- Text passage

──────────

Tuesday, February 26, 2013

Inexpensive and easy homemade flock!

Thought I would post up a quick tutorial about how I go about making my own homemade flock for figure basing and terrain projects.
I am by no means the first person to do this so I cant claim complete originality with it.
Hopefully you'll be able to find a good use for it.

First things first, you have to get a god source for sawdust...and quite a bit of it.  Best bet is to find a local mill/cabinet shop or the like. People that have home wood shops will not have to worry about this part. As I am without my own wood shop, I go with my wife to a craft store that does holiday wood cutouts in bulk. Seems as long as she is in line buying something when I ask for a container of sawdust, they have no problem getting me some for free.

I usually take a big cleaned out coffee can for them to fill.

Once you've got your sawdust. you'll need to decide what color flock you want. I've just gone with green here for simplicity sake but soon I plan to make a rust colored batch for a Dark Age board.

When the color you want is in mind, go buy the cheapest craft paint you can find. You'll want it a bit darker than what you want the end result to be. This is the most expensive part of the entire project. ($2.00 or so)
A good long stirring stick is also a must, I use BBQ skewers but Popsicle sticks or a plastic butter knife should do the trick as well.
More after the jump!

Make sure you leave yourself plenty of space to work in the can or bucket so you aren't flinging the sawdust all over your house. I usually break up what they give me into two batches so its a little easier to work with.

Next step, which I'm sure you've guessed, is to squeeze that entire bottle of paint into the sawdust. I even rinse my paint bottle with some water so I can make sure to get all the available pigment out of it.

──────────

- Brief A
Answer these about the flock tutorial:
(i) Where does the writer get sawdust?
(ii) What is the most expensive part of the project, and roughly what does it cost?
(iii) What does the writer use as a stirring stick?
- Brief B
Output the part of the flock tutorial from "Hopefully you'll be" to "Dark Age board.", word for word.
- Brief C
Turn the paragraph of the flock tutorial that begins "First things first" into a short bulleted list that keeps its main facts.
Use only the flock tutorial to answer; draw on nothing outside it.

──────────

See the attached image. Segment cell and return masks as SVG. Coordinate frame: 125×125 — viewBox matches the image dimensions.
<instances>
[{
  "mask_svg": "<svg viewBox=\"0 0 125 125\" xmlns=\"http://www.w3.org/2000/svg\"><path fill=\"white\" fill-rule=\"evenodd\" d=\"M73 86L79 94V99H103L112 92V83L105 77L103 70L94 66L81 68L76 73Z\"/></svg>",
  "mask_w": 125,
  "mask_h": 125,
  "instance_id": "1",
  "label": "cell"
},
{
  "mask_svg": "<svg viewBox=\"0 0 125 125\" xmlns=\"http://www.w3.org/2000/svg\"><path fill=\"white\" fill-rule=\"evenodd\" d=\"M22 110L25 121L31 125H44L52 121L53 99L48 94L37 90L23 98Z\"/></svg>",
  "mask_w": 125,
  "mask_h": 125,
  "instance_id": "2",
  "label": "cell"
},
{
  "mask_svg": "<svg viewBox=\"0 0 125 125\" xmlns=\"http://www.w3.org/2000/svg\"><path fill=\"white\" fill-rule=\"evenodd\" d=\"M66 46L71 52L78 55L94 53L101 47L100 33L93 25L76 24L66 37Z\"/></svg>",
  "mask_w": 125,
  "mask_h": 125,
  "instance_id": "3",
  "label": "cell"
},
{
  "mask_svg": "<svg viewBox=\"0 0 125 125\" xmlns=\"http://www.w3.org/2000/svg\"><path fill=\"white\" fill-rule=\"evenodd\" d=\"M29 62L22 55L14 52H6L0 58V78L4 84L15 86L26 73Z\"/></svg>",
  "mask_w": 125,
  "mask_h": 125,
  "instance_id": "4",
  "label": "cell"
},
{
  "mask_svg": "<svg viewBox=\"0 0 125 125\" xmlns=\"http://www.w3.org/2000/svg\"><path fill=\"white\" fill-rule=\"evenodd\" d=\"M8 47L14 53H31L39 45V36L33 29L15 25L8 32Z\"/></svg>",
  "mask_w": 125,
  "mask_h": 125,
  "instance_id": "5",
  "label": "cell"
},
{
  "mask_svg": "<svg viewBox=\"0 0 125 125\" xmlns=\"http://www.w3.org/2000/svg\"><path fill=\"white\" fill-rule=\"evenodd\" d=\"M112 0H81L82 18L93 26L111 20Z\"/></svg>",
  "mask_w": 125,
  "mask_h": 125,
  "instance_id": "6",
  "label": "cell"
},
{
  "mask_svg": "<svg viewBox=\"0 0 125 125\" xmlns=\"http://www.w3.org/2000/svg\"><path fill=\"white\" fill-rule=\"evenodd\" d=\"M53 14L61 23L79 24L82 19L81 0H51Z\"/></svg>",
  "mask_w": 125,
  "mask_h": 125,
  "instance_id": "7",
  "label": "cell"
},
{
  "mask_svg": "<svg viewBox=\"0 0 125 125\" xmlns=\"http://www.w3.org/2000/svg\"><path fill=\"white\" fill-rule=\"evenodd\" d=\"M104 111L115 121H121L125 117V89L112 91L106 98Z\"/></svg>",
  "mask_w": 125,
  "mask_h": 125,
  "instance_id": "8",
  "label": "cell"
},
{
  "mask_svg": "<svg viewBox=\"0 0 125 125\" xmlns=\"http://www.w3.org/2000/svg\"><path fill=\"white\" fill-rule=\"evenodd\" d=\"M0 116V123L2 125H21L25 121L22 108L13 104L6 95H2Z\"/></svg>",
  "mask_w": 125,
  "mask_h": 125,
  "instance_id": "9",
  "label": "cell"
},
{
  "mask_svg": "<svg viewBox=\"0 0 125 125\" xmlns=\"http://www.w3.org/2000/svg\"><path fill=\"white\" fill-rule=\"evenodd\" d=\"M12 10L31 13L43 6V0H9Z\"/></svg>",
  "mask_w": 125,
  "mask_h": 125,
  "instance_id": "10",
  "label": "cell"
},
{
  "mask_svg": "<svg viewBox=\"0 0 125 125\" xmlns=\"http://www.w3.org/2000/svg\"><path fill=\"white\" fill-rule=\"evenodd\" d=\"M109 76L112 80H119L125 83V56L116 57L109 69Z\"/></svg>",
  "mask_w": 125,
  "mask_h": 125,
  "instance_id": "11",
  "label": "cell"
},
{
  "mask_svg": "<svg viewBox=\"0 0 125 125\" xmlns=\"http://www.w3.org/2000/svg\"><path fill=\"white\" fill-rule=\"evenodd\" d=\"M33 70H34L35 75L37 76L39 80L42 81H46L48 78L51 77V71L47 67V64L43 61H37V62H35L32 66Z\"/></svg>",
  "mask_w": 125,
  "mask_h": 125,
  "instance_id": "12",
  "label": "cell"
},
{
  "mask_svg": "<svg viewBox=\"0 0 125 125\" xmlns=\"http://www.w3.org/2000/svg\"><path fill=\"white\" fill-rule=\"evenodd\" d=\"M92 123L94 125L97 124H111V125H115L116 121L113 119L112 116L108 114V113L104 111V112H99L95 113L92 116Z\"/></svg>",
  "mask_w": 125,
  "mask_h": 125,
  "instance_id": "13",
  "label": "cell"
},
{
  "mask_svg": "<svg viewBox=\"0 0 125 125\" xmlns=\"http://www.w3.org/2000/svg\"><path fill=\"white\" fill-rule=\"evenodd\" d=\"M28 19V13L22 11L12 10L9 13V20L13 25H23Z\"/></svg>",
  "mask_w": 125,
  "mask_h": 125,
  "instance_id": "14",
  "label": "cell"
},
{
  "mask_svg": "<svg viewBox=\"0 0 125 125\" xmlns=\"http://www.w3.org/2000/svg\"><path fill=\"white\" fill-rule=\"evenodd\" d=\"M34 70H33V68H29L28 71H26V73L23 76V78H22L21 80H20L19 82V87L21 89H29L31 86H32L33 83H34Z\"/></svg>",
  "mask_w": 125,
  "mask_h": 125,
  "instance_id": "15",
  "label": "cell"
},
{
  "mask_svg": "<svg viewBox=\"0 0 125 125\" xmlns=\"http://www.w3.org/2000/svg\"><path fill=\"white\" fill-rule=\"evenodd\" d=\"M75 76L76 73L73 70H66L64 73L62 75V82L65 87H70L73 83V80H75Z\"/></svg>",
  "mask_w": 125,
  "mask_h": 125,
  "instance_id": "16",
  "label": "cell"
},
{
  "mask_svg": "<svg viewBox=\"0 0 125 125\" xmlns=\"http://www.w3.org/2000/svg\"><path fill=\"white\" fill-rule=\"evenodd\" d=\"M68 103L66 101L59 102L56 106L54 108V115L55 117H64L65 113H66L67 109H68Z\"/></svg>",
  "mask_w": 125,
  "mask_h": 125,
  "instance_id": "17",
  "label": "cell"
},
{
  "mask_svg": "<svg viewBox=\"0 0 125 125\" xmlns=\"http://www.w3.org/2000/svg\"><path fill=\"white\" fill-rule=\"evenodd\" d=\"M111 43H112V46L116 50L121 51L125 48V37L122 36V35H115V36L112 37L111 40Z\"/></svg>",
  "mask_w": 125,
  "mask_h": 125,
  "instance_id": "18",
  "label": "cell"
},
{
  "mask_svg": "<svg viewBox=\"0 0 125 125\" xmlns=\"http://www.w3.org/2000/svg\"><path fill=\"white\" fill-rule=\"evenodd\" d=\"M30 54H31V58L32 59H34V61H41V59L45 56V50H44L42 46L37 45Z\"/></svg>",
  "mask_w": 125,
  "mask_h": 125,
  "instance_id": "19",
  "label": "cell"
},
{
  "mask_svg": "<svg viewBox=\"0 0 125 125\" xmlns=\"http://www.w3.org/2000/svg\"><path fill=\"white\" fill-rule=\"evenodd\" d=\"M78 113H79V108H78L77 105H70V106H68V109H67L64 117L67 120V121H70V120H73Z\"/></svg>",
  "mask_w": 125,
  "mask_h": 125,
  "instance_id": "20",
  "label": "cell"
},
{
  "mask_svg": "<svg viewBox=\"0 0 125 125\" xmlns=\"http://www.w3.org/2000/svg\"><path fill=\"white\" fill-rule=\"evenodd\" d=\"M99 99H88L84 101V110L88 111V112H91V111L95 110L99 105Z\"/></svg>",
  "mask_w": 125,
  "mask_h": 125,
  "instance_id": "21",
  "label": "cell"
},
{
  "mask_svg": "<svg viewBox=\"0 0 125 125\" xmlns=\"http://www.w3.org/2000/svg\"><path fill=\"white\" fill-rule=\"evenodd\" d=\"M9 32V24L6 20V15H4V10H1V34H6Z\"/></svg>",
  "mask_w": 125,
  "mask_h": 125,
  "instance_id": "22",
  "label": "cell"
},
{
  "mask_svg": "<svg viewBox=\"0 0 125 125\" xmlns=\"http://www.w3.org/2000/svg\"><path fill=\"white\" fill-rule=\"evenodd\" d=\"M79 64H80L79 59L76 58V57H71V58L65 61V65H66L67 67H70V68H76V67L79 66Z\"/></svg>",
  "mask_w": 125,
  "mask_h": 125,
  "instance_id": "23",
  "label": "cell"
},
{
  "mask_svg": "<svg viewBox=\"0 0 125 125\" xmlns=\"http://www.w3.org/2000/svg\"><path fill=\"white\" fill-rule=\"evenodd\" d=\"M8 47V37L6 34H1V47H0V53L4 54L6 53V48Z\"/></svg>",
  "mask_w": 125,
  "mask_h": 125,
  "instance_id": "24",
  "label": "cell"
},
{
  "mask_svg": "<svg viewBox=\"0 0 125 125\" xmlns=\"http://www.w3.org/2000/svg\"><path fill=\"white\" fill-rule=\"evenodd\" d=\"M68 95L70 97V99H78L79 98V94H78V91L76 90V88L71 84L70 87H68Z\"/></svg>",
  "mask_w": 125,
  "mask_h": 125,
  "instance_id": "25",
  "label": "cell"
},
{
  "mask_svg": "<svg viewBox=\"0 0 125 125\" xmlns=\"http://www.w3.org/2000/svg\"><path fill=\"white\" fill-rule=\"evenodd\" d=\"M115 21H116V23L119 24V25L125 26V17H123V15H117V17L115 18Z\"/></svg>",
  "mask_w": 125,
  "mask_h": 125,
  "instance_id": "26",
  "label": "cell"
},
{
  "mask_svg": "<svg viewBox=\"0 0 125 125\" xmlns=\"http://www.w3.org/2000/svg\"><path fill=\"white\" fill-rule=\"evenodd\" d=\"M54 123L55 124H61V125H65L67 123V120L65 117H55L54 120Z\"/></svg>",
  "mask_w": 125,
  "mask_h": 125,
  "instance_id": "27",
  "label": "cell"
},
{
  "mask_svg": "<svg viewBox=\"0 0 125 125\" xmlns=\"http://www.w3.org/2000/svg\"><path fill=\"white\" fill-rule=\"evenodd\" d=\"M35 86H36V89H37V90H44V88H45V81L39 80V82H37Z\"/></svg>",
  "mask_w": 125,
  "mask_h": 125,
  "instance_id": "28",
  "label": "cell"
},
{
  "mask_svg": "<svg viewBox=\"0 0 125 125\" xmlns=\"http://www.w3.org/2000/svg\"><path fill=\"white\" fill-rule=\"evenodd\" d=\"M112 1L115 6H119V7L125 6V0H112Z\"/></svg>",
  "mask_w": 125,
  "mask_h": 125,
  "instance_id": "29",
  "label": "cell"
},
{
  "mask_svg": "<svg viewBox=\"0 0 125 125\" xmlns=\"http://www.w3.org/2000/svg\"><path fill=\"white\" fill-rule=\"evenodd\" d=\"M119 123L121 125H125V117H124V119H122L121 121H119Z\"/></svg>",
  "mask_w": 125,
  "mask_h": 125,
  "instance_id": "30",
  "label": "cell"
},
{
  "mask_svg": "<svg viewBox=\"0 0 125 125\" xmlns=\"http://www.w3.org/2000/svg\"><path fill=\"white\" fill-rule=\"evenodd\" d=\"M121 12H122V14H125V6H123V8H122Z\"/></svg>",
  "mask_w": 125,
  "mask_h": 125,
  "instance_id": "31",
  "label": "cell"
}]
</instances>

──────────

- Expected answer A
(i) From a craft store that does holiday wood cutouts in bulk, visited with the writer's wife.
(ii) The cheapest craft paint available, at about $2.00.
(iii) BBQ skewers.

- Expected answer B
Hopefully you'll be able to find a good use for it.

First things first, you have to get a god source for sawdust...and quite a bit of it.  Best bet is to find a local mill/cabinet shop or the like. People that have home wood shops will not have to worry about this part. As I am without my own wood shop, I go with my wife to a craft store that does holiday wood cutouts in bulk. Seems as long as she is in line buying something when I ask for a container of sawdust, they have no problem getting me some for free.

I usually take a big cleaned out coffee can for them to fill.

Once you've got your sawdust. you'll need to decide what color flock you want. I've just gone with green here for simplicity sake but soon I plan to make a rust colored batch for a Dark Age board.

- Expected answer C
- You need a good source of sawdust, and quite a lot of it.
- A local mill or cabinet shop is the best bet.
- People with home wood shops don't need to worry about this step.
- Without a wood shop, the writer goes with the writer's wife to a craft store that does holiday wood cutouts in bulk.
- If she is in line buying something, the store gives the writer a container of sawdust for free.